I can assure you, modesty is of a grave concern to me and to all of us who work at Ritter.  I simply ask what it is that you personally are doing to change the culture with regards to modesty ... or are you waiting for someone else to do it for you?


  1. Perfectly said, Father Hollowell!!

  2. Father, this is a problem that, like many others in our culture, has been stealthily creeping its way in until we suddenly look around and wonder, "How did it come to this?" (That's the way Satan has always worked though.) Because of this, it will take a while, and a lot of effort, to undue the effects of the sexual revolution in our world. One thing I would recommend very highly is the teaching of Blessed John Paul II's theology of the body. I've been sharing it with teens at our parish for 4 or 5 years now and they just soak it up!! We've had comments like, "Now I understand God's plan for my life"; we've had non-Catholic friends join the class and one young lady who then began (and completed) her journey into the Catholic Church; we've had kids keep coming back even after the official "class" was over to talk more about it and share what they are encountering in junior high, high school and college....and what they have learned to say to counter these things!! This is just one idea but it's a solid one that I believe will continue to have an impact on the Church for a very long time.
    Thank you for standing in the gap for our young people.

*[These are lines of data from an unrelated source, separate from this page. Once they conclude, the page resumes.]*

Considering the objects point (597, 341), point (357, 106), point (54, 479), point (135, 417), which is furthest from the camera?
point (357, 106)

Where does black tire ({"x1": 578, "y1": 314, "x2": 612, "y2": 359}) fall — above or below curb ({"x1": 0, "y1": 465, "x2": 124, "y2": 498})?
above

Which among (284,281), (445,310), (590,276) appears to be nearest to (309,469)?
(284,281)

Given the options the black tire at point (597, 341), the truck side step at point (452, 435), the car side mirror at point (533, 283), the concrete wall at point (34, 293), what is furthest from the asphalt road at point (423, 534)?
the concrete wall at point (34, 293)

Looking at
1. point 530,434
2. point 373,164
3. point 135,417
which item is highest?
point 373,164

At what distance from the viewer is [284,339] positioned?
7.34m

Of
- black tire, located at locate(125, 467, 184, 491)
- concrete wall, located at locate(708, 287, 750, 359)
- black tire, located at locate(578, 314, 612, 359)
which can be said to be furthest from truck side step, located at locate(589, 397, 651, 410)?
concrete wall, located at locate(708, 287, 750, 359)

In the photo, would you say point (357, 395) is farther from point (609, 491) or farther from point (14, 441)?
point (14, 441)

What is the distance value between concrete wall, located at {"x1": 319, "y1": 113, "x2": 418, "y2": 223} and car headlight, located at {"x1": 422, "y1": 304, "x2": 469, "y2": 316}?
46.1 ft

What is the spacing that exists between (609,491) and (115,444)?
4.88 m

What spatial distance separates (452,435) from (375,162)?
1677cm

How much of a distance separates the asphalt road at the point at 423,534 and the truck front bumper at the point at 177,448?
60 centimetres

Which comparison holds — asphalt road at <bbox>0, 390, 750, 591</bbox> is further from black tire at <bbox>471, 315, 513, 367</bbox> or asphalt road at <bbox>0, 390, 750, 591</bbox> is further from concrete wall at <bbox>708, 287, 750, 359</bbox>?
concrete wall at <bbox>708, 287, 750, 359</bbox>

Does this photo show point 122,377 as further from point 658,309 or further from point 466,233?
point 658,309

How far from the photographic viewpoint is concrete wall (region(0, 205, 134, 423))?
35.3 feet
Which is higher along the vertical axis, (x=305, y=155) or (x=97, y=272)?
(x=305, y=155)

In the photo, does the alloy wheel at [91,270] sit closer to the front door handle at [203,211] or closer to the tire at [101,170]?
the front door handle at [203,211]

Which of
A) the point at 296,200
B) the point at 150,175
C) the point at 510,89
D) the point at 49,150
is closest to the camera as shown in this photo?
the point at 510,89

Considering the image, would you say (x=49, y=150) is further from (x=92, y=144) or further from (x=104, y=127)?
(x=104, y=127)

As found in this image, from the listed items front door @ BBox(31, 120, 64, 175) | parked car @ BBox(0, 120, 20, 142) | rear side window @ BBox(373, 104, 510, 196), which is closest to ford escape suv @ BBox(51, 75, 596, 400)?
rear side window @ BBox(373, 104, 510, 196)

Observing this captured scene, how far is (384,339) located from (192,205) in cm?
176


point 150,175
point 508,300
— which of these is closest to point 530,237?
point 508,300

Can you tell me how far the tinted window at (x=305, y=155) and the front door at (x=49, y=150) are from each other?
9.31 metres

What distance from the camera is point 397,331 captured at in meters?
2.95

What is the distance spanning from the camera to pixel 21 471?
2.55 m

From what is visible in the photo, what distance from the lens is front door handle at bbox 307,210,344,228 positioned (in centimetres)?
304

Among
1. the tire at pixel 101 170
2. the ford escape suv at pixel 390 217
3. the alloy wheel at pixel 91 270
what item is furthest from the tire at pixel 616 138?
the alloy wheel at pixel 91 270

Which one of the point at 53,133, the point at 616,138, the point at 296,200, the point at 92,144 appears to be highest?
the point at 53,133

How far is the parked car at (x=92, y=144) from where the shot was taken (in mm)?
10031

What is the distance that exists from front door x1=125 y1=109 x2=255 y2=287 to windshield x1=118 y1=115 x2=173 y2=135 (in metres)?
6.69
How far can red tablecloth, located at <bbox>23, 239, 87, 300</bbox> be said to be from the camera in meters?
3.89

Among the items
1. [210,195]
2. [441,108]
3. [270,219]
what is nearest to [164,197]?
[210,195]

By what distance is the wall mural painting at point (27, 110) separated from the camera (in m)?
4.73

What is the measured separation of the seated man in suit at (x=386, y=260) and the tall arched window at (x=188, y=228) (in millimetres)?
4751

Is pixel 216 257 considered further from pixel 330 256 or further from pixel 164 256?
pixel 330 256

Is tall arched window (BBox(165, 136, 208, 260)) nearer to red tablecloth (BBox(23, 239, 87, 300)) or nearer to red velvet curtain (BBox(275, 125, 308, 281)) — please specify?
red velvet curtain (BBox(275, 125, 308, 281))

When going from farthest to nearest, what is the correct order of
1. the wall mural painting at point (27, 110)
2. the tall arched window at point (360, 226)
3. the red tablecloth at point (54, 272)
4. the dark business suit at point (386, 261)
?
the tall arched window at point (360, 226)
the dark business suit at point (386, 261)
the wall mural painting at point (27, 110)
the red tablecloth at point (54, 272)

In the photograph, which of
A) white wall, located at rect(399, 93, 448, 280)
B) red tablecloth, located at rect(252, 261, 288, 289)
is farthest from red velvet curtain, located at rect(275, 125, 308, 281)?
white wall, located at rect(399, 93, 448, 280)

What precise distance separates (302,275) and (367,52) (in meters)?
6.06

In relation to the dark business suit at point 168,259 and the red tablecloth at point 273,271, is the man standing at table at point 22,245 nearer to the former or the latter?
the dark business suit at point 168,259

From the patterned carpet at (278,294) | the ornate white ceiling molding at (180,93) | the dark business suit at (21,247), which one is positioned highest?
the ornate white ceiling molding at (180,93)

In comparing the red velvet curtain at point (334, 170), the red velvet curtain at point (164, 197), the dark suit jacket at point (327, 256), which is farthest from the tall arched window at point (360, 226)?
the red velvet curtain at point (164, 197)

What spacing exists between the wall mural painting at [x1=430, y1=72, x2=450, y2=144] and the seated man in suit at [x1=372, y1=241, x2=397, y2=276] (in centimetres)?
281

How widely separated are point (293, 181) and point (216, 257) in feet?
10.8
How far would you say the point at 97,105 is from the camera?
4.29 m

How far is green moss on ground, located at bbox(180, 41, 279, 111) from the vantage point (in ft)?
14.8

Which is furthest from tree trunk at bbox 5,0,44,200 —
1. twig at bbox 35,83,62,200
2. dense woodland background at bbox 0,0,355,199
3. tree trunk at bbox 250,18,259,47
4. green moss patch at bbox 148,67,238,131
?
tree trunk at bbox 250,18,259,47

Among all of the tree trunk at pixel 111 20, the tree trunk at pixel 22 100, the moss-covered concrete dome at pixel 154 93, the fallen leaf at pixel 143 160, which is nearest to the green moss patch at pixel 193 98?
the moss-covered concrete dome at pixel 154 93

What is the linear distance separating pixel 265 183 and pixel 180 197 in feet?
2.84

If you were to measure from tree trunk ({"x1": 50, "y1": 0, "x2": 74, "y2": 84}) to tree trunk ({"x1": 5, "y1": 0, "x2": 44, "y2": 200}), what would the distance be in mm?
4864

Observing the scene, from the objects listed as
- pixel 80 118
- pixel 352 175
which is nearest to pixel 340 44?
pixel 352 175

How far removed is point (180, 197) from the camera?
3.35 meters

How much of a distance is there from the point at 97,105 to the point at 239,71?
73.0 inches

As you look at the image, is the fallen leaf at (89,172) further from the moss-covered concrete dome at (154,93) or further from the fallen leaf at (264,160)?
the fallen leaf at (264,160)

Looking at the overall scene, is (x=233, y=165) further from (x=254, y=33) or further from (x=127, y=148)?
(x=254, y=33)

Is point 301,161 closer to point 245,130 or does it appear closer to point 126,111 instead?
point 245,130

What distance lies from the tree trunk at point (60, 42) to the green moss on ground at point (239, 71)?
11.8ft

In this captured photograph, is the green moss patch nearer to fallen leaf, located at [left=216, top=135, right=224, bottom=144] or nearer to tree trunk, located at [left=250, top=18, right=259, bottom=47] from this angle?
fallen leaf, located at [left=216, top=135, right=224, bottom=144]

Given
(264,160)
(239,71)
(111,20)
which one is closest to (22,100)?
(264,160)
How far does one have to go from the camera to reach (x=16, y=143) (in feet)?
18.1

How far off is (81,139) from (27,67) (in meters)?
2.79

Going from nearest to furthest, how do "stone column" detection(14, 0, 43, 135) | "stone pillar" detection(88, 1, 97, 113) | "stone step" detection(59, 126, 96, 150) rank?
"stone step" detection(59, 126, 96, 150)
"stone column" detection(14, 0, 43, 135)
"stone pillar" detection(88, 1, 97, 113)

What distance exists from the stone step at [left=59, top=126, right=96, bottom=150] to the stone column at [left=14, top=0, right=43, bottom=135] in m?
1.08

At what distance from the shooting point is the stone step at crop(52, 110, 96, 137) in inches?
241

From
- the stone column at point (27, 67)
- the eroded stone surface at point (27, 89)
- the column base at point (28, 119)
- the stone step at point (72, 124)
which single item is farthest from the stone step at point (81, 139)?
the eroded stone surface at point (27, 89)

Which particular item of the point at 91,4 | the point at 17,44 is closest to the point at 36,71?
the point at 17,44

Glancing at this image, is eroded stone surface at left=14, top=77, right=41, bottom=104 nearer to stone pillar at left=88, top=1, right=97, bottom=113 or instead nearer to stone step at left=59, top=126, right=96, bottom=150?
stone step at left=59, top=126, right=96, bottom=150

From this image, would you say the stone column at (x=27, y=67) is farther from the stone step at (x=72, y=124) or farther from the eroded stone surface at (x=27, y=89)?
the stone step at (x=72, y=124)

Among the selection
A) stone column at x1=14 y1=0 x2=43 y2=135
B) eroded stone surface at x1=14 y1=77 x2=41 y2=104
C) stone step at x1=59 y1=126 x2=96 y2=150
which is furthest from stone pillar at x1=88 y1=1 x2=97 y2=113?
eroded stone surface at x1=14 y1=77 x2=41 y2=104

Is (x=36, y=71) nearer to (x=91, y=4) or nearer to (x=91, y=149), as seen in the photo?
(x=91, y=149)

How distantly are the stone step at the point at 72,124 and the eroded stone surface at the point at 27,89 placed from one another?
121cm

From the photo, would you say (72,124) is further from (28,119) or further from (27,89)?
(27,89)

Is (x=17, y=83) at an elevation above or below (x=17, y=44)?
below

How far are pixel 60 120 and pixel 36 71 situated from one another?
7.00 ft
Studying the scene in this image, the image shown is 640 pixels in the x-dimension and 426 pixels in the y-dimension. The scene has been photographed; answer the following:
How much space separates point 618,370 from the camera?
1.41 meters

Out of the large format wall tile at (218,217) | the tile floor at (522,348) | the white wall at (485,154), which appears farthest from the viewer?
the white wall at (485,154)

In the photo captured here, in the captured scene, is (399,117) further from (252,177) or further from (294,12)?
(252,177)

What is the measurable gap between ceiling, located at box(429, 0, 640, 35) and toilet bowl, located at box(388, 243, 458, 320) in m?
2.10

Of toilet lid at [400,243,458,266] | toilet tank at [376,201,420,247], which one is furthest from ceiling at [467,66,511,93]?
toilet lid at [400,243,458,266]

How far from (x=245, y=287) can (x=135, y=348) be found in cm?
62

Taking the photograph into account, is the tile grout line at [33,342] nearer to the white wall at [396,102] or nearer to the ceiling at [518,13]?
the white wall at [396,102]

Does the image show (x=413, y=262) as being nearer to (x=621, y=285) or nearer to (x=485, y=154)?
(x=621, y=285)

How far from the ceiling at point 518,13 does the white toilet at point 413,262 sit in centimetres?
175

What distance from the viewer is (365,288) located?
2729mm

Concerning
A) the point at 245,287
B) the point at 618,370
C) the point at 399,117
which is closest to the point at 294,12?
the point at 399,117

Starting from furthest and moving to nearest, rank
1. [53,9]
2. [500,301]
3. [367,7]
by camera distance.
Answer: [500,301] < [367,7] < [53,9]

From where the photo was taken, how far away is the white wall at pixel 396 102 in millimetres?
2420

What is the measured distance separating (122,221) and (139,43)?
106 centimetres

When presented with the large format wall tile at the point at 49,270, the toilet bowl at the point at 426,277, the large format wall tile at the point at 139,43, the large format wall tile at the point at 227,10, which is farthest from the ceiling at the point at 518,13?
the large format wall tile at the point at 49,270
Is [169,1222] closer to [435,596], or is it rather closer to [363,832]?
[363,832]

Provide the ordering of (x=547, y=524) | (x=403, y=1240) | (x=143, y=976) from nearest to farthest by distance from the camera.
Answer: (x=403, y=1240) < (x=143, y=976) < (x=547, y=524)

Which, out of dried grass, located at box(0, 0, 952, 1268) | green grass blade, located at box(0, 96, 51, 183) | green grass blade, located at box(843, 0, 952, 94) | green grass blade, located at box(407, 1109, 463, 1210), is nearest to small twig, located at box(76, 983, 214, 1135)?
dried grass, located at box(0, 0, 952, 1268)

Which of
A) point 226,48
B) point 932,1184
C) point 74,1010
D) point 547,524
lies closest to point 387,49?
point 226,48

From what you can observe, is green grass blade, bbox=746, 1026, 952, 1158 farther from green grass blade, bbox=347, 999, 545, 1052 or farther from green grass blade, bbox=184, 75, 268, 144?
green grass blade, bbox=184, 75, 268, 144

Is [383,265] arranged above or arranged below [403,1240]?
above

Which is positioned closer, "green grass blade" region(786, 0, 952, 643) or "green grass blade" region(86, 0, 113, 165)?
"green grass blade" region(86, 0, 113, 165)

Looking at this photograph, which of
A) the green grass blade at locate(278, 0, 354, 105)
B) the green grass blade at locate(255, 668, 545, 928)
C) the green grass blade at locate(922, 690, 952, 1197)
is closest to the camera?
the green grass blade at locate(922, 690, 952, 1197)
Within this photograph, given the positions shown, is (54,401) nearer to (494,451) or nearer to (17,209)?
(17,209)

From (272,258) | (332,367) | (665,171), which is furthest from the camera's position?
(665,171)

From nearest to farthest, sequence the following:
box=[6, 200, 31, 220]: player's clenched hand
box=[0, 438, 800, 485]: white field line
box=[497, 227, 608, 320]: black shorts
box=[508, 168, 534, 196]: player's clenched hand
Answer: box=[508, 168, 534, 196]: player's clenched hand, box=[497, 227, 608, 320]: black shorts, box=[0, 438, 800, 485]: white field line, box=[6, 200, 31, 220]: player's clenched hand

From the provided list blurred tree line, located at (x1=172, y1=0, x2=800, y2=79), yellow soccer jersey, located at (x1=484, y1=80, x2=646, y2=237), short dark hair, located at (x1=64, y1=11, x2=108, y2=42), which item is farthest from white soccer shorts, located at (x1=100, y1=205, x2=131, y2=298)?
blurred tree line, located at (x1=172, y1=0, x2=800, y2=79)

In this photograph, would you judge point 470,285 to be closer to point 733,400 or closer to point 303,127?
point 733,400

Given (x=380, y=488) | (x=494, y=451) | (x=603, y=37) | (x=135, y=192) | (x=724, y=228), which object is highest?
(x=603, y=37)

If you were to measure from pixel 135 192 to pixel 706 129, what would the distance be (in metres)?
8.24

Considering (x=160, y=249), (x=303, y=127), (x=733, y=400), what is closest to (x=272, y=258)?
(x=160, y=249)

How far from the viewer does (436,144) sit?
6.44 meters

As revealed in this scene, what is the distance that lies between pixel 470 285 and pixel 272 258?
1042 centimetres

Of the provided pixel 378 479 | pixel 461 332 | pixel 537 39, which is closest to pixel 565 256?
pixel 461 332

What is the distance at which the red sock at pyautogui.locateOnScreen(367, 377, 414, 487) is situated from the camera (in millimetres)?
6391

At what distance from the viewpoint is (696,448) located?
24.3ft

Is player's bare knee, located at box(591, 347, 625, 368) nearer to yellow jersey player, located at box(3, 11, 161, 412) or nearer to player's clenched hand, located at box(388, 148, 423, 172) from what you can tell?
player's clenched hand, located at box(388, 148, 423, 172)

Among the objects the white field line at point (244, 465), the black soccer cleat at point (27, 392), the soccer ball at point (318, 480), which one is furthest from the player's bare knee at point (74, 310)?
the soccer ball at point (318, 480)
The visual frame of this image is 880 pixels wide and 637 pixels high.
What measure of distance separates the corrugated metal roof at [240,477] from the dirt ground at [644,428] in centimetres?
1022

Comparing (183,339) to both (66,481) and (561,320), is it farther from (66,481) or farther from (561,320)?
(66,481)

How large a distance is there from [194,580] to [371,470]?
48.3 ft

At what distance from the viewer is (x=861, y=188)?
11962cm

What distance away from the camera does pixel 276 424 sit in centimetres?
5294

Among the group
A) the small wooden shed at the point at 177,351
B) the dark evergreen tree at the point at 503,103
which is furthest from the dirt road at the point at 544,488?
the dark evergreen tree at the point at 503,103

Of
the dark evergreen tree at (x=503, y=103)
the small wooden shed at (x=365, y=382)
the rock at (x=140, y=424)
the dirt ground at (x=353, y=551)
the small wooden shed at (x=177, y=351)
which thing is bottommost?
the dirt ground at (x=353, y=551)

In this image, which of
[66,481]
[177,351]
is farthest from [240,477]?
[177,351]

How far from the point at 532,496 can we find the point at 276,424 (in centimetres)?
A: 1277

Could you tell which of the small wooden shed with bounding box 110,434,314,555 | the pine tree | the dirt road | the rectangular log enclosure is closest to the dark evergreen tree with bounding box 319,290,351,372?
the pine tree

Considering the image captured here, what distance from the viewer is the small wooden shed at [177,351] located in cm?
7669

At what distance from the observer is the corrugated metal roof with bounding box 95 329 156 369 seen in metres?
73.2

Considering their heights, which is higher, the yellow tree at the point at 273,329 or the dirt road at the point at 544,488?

  3. Before someone chimes in with "what about boys? Double standard!" let me say that yes, boys are respobsible for modesty as well. However, in my experience, the problem with boys tends to be more about unkemptness and sloppy dress rather than immodest dress.

  4. Father Colleen Hammond has great links in her book Dressing's list of them.
    Thank you for this blog post and your leadership! We love you!

  5. Awesome!! I'm soooooo glad you address these things!!! Amen, Amen, Amen!!! I'm all in!!!!
    I truly believe your mother, that the stuff in the stores is generally awful.
    And yes, it takes a village. I really feel for the kids whose parents don't address this, or who aren't there.
    Thank you Father for always encouraging us!! :)

  6. Father Hollowell, what are some good resources to use to teach preteen girls about dressing modestly? I hope to avoid having my now 9 year old battle me in her prom dress choices in the not too distant future.

  7. I have long lamented the double standard that exists between the genders. Somehow men are able to maintain the "masculine" look by wearing multiple layers (shirt, vest, jacket) covering their necks to their wrists to their ankles. But in order to look "feminine" young ladies are told to lower their necklines, raise their hemlines, and make it all as tight as possible.

    we not only need voices to combat this, but we need young women to be role models and examples for younger generations as well.

  8. To Mr. Basso:
    The best role model is the Blessed Mother. All women (and men) should think of her and ask themselves: "Would I be embarassed to stand before the Blessed Mother wearing this?" The Blessed Mother covered her head and her body. That is the least we can do ----especially in church. Why would we wish to be an occasion of sin for others? What does that say about our own state of mind?